# Check your understanding
(a) Quote the stretch of the Java applet security thread from "and Oracle has" through "third party code." word for word.
(b) In the Java applet security thread, list the objections that the reply beginning "That's terrible advice" raises against the email's advice.
(c) Write a few more posts that continue the thread about the Java applet security issue.

Yet another security issue with applets

Just got an email at work about this one. It’s the first they’ve ever sent out a mass-distribution email about a Java security problem. Amazingly, they did not tell us to disable Java in our browsers, but rather to just not install new stuff from the web, and not visit web sites we did not already know and trust.

and Oracle has surprisingly released an update to fix the above.

Java 7 update 7.

To think how much bad publicity and uncertainty they could have saved themselves, if only they had made an announcement earlier that they were in the process of rushing out an update. ::slight_smile:

That’s terrible advice. No one can possibly know what sites can actually be “trusted” and you still have to worry about ads and invisible third party code.

Yep. Working at a large software company, you think we’d know better.

Assuming that level of competence, you probably have a huge list of addresses in the CC field. Why not send your personal warning+advice to your coworkers? (remember to spoof both the MAIL FROM * and From: * SMTP fields.)

# Data records
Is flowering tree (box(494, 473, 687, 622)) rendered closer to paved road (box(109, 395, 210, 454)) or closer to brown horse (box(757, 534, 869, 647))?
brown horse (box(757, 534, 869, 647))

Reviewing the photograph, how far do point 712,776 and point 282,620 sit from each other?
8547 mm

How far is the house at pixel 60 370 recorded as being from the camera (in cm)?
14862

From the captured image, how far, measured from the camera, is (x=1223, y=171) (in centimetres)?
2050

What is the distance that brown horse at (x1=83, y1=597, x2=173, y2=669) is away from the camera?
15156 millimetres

# Results for each task
(a)
and Oracle has surprisingly released an update to fix the above.

Java 7 update 7.

To think how much bad publicity and uncertainty they could have saved themselves, if only they had made an announcement earlier that they were in the process of rushing out an update. ::slight_smile:

That’s terrible advice. No one can possibly know what sites can actually be “trusted” and you still have to worry about ads and invisible third party code.

(b)
- No one can possibly know what sites can actually be "trusted."
- You still have to worry about ads.
- You still have to worry about invisible third party code.

(c)
Eh oh, another zero day remotely executable flaw discovered on latest Java 7 update 7

Oh and yet another http://arstechnica.com/security/2012/09/yet-another-java-flaw-allows-complete-bypass-of-security-sandbox/

For the average user (the kind that visit any website it can find and would get viruses within a day if it wasn’t for the virus scanner) it’s probably good advice to disable java in the browser.
Sadly, Oracle seems to be perfectly happy with that.

Woo Click-to-Play on plugins ;D One of the features I love in Google Chrome.

Now if Chrome would only get something like NoScript – all the existing implementations are toys, have dreadful UIs, and are trivial to defeat. And while I’m wishing, I’d just squeal like a schoolgirl if any browser on Android grew usable NoScript support. There was the start of a port for firefox mobile, but it seems to have gone nowhere.